§ Passage shown
Longitudinal Distribution Map of the Active Components and Endophytic Fungi in Angelica sinensis (Oliv.) Diels Root and Their Potential Correlations

Ying Sun  1 Rong Guo  2 Yuting Geng  3 Hushan Shang  4 Xiaopeng Guo  1   2 Yue Wu  1 Yonggang Wang  2 Li Li  1 Xuee Li  2 Shengli Zhang  2 Ning Xu  1 Xueyan Li  2
Affiliations

Longitudinal Distribution Map of the Active Components and Endophytic Fungi in Angelica sinensis (Oliv.) Diels Root and Their Potential Correlations

Ying Sun et al. Metabolites. .

Abstract

The three distinct medicinal parts of Angelica sinensis (Oliv.) Diels (Ang) roots are the head, body, and tail (ARH, ARB, and ART, respectively). How endophytic fungi shape the differences in metabolic components among these parts remains unclear. We quantified the distribution of active components and endophytic fungi along the ARH, ARB, and ART and their relationships. Based on the metabolic components and their abundances detected via non-target metabolism, the different medicinal parts were distinguishable. The largest number of dominant metabolic components was present in ART. The difference between ART and ARH was the greatest, and ARB was in a transitional state. The dominant active molecules in ART highlight their effects in haemodynamics improvement, antibacterial, anti-inflammatory, and hormone regulation, while ARH and ARB indicated more haemostasis, blood enrichment, neuromodulation, neuroprotection and tranquilisation, hepatoprotection, and antitumour activities than that of ART. The ARHs, ARBs, and ARTs can also be distinguished from each other based on the endophytic fungi at the microbiome level. The most dominant endophytic fungi were distributed in ART; the differences between ART and ARH were the largest, and ARB was in a transition state, which is consistent with the metabolite distributions. Structural equation modelling showed that the endophytic fungi were highly indicative of the metabolic components. Correlation analysis further identified the endophytic fungi significantly positively correlated with important active components, including Condenascus tortuosus, Sodiomyces alcalophilus, and Pleotrichocladium opacum. The bidirectional multivariate interactions between endophytic fungi and the metabolic components shape their spatial variations along the longitudinal direction in the Ang root.

§ Exercise set
[1] Answer these about the passage on Angelica sinensis roots:
(a) What journal name is given alongside "Ying Sun et al."?
(b) Which root part held the largest number of dominant metabolic components?
(c) What method showed that the endophytic fungi were highly indicative of the metabolic components?
[2] Rewrite the passage on Angelica sinensis roots, starting with "Ying Sun  1" and going on through "al. Metabolites. .", with "Affiliations" swapped for "Author affiliations".
You won't need the listing to answer anything here.

§ Study material
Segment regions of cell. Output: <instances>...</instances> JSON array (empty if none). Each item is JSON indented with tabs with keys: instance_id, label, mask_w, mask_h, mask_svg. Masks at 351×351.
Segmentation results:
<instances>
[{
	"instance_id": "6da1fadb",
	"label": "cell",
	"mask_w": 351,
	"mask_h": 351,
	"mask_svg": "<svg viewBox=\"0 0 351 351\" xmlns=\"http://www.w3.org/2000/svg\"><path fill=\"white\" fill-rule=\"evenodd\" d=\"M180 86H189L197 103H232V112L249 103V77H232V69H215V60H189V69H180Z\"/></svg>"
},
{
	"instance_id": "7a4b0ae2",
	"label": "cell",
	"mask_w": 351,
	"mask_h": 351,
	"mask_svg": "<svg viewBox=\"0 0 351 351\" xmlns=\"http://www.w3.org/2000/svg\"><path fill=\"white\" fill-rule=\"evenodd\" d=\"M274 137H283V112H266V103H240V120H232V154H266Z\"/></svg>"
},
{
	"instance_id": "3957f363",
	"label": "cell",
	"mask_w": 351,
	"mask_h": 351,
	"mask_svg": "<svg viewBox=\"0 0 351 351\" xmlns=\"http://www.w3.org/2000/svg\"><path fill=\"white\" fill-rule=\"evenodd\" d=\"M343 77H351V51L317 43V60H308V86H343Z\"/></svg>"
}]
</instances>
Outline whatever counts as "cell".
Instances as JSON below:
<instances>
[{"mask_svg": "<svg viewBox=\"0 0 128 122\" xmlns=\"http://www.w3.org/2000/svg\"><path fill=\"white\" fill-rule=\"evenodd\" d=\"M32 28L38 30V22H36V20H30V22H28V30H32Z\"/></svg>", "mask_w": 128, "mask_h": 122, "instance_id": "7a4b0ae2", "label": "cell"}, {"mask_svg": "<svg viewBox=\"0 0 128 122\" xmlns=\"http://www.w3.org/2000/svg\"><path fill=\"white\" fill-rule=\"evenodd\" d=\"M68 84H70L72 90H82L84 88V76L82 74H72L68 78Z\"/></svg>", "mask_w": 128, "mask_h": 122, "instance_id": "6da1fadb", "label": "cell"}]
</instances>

§ Solved problems
[1]
(a) Metabolites
(b) The tail (ART)
(c) Structural equation modelling

[2]
Ying Sun  1 Rong Guo  2 Yuting Geng  3 Hushan Shang  4 Xiaopeng Guo  1   2 Yue Wu  1 Yonggang Wang  2 Li Li  1 Xuee Li  2 Shengli Zhang  2 Ning Xu  1 Xueyan Li  2
Author affiliations

Longitudinal Distribution Map of the Active Components and Endophytic Fungi in Angelica sinensis (Oliv.) Diels Root and Their Potential Correlations

Ying Sun et al. Metabolites. .